Encarnación
y Juan Manuel conformaron una pareja en donde el amor, el poder y la política
encontraron una extraña conjunción.
Rosas y
Ezcurra se casaron gracias al 'supuesto' embarazo de ella. Encarnación fue a
vivir a la casa de los Rosas, y allí debió sufrir los desplantes de su suegra,
Agustina, quien no le perdonaba haberse quedado con su heredero. Fueron tantos
los hostigamientos por este recelo, hasta que un día doña Agustina insinuó una
mala administración de su hijo en la hacienda. Fue la gota que rebasó el vaso: “Dejo acá papeles y documentos. Encarnación,
agarrá nuestro hijo, nos vamos. Renuncio”.
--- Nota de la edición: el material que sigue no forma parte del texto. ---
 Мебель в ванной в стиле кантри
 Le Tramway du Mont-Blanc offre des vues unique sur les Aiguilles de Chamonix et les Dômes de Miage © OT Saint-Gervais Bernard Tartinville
Despechado, Rosas devolvió a su madre el
poncho que alguna vez le había regalado, tomó sus cosas y partió sin un peso ni
hacienda para administrar. Decide cambiar su apellido, para cortar lazos con su
familia: deja de ser Ortiz de Rozas para convertirse en Rosas.
Encarnación
se convirtió en una eficaz asesora en los negocios, contadora autodidacta, referente
único de los “plebeyos federales”: su adquiría
peso propio. El doctor Maza le escribía a Rosas: “Tu
esposa es la heroína del siglo: disposición, tesón, valor, energía desplegada
en todos los casos y todas las ocasiones: su ejemplo era bastante para
electrizar y decidirse”. Se la considera quien estuvo al mando de la revolución de los restauradores,
inclusive organiza las
fuerza de choque que se dedican a apedrear y balear las casas de los opositores,
y logra que algunos huyan hacia Uruguay.
Representaba una imagen de mujer que estaba caracterizada por
“disposición, tesón, valor, energía desplegada
en todos los casos”.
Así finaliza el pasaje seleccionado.